К сожалению, не оказался тут исключением и наш президент. В октябре прошлого года на встрече с учителями он сказал: «В Лермонтове все видят то, что хотят видеть, он же гениальный человек был, разносторонний». Заявление странное. Я думаю, что если известный потрошитель русской культуры Швыдкой считает, что «Пушкин устарел», то наверняка и в Лермонтове он хочет видеть трухлявую литературную корягу. Но это же вздор невежды. Если Познер заявил, что есть, мол, у русских хорошего всего-то один только Пушкин, но «он же не русский», то и Лермонтова хочет считать скучным шотландским сочинителем. Но это же чушь глухого русофоба. Если кто-то хочет видеть в Лермонтове мистика, то ведь это для него всего лишь следование пустой копеечной моде, забивающей вздором головы людям в пору, когда полным ходом идёт ничуть не мистическое, а вполне реалистическое истребление этих людей, народа. Но вся их мистика рассыпается в прах при дуновении всего нескольких строк Лермонтова.
Как юношеских:
Так и зрелых:
«Если современным сленгом изъясняться,- продолжал Путин просвещать учителей,- то Лермонтова можно назвать диссидентом.
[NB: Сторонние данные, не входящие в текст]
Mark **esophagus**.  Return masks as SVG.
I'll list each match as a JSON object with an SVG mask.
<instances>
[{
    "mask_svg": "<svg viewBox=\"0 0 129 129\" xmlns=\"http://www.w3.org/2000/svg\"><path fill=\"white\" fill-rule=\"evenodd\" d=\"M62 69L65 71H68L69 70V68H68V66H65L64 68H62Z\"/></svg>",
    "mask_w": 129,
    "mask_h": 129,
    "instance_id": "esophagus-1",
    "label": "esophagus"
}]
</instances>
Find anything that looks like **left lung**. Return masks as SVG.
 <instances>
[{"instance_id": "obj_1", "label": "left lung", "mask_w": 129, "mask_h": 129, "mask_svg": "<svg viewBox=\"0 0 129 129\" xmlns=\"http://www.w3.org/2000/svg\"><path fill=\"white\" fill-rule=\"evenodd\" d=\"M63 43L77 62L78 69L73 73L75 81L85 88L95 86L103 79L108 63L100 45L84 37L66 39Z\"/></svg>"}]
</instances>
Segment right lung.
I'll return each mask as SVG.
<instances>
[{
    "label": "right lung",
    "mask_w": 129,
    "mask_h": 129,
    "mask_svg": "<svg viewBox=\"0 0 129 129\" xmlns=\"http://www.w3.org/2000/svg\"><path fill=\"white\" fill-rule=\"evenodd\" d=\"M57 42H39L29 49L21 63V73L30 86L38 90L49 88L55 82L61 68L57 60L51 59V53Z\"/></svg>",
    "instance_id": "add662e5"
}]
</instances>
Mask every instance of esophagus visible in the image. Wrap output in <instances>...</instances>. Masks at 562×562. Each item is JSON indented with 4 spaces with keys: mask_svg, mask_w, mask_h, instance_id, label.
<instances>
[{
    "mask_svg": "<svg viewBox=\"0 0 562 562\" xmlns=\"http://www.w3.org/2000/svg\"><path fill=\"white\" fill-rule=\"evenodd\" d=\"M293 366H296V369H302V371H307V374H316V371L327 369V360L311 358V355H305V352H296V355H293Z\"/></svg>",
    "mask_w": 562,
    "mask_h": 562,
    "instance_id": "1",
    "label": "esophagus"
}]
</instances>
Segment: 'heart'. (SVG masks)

Правильно?» Народ безмолвствовал… Думаю, что никому не понравилась попытка поставить великого поэта в один ряд с Солженицыным, Ростроповичем или Аксёновым.
«Ведь он очень критично относился ко всему»,- сказал Путин. Ко всему? Вовсе нет. Да хотя бы к помянутым пьяным мужичкам и к чете белеющих берез поэт относился с большой симпатией. Но к тому, что этого заслуживало, - с презрением и ненавистью: например, к жадной толпе у трона, к ликующей орде паразитов страны и т.д. Он и сейчас проклял бы толпу у трона и бросил бы «железный стих» в лицо толпам, которые, словно нанюхавшись «веселящего газа», похабно ликовали на площадях и улицах Москвы 12 июня в синтетический праздник «День России».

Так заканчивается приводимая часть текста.